• SELECTED TEXT
※

I'm trying to get my hands on some RNAseq gene expression data, and have to remind myself what do RPKM and FPKM mean again?
RPKM: Reads per kilobase of transcript, per million mapped reads. This is a measure of a transcript's expression level, normalised for the length of the transcript, and for the total amount of reads in the data set.
FPKM: Fragments per kilobase of transcript, per million
mapped reads. In RNAseq, the relative expression of a transcript is
proportional to the number of cDNA fragments that originate from it. That is, if your data is paired-end RNAseq data, and you see two reads from the same read-pair, then these are only counted as one fragment when calculating the FPKM (but counted as two reads when calculating RPKM).
How do you get RPKM or FPKM values?

※

• SUPPLIED RECORDS
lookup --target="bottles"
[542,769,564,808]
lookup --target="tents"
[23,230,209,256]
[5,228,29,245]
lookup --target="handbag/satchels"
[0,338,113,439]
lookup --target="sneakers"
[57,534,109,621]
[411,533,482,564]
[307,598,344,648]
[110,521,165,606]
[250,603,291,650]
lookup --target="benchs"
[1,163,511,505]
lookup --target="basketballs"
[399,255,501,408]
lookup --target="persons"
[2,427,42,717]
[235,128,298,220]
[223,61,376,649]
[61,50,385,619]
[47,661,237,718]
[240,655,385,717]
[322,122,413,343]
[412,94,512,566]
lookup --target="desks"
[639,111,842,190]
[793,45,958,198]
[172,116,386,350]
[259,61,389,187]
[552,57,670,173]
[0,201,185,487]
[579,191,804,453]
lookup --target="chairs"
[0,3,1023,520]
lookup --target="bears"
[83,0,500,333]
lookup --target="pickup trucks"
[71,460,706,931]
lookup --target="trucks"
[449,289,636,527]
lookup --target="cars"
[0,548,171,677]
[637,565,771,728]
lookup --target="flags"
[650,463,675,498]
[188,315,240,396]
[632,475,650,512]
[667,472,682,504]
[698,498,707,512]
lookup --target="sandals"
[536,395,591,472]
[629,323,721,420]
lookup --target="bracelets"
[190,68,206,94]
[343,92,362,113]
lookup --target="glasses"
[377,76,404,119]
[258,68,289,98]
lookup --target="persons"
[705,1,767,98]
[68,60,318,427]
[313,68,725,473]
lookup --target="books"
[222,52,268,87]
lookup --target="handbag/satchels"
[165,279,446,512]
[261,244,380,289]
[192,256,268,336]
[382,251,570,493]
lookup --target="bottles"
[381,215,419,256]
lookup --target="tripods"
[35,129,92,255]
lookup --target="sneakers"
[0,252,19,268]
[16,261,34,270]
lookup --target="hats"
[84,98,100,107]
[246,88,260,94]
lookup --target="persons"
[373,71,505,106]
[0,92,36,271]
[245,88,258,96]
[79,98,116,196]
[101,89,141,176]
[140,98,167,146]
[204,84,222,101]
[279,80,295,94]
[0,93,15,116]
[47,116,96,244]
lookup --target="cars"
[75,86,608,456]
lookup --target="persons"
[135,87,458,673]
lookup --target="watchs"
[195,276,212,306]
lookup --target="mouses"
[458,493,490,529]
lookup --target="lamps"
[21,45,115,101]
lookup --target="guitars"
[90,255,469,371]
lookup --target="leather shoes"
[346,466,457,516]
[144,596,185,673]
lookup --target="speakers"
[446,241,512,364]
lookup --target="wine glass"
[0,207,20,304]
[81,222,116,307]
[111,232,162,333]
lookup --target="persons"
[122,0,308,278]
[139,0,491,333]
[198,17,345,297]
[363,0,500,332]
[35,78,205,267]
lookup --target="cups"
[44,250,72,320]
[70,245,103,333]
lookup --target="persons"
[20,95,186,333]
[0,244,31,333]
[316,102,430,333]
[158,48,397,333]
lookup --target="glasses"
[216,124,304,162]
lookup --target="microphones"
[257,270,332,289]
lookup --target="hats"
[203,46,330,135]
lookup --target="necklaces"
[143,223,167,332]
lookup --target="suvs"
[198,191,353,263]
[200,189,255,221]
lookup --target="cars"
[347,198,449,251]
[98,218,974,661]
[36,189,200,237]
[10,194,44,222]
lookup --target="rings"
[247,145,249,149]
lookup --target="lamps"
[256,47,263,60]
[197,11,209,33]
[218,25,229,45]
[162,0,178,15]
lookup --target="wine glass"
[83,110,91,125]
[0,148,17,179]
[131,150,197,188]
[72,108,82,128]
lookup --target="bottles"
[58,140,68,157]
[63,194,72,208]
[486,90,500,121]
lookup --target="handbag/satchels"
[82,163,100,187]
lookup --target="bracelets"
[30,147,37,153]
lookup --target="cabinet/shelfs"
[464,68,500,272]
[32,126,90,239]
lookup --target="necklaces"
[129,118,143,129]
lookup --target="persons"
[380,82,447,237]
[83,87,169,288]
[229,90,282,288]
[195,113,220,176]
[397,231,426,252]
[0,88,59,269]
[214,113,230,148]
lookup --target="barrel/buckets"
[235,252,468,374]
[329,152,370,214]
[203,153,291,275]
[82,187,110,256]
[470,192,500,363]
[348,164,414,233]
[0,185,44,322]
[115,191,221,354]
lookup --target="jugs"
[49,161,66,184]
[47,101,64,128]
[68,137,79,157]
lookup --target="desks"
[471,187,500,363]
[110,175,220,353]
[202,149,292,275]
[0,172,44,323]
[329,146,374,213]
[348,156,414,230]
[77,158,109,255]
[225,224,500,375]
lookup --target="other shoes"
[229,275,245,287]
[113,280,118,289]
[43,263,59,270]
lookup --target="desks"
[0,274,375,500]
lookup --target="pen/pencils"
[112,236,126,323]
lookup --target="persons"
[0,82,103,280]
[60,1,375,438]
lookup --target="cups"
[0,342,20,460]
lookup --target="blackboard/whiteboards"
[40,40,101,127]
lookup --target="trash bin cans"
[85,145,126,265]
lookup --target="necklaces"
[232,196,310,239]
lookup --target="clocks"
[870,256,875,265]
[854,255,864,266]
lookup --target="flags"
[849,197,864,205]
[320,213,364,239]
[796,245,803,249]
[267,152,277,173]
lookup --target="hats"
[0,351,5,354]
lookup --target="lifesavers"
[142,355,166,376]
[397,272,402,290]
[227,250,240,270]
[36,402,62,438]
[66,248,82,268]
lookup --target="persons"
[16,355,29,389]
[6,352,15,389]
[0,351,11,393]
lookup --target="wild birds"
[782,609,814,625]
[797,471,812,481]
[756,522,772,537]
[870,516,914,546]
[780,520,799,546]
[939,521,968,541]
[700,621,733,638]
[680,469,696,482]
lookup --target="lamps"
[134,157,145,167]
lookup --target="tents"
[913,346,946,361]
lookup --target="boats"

※

• QUESTIONS
1. Answer these questions from the passage on RPKM and FPKM.
(a) What does the abbreviation RPKM stand for?
(b) To what is the relative expression of a transcript proportional?
(c) In paired-end data, how many fragments do two reads from the same read-pair count as when FPKM is calculated?
2. Supply the next part of the passage on RPKM and FPKM, beginning after its final question.
The material above comes from a separate source and is unrelated to the passage on RPKM and FPKM.

• RESPONSES BY TASK
1.
(a) Reads per kilobase of transcript, per million mapped reads.
(b) To the number of cDNA fragments that originate from the transcript.
(c) One fragment.

2.
1. First you need to map your raw reads to the genome assembly eg. using TopHat. If you already have a gff/gtf file of known genes, you can use the -G option to map to the known genes.
2. You can then calculate the RPKM or FPKM using Cufflinks.
RNAseq data files
Just to remind myself, there are also different types of RNAseq data files:
bam files: have the reads mapped to an assembly
BigWig files: useful for displaying RNAseq data, as they are in an indexed binary format.
There is some discussion on the FPKM values calculated by Cufflinks here. Apparently TopHat used to calculate RPKM, but it's now deprecated and recommended to use Cufflinks (see here).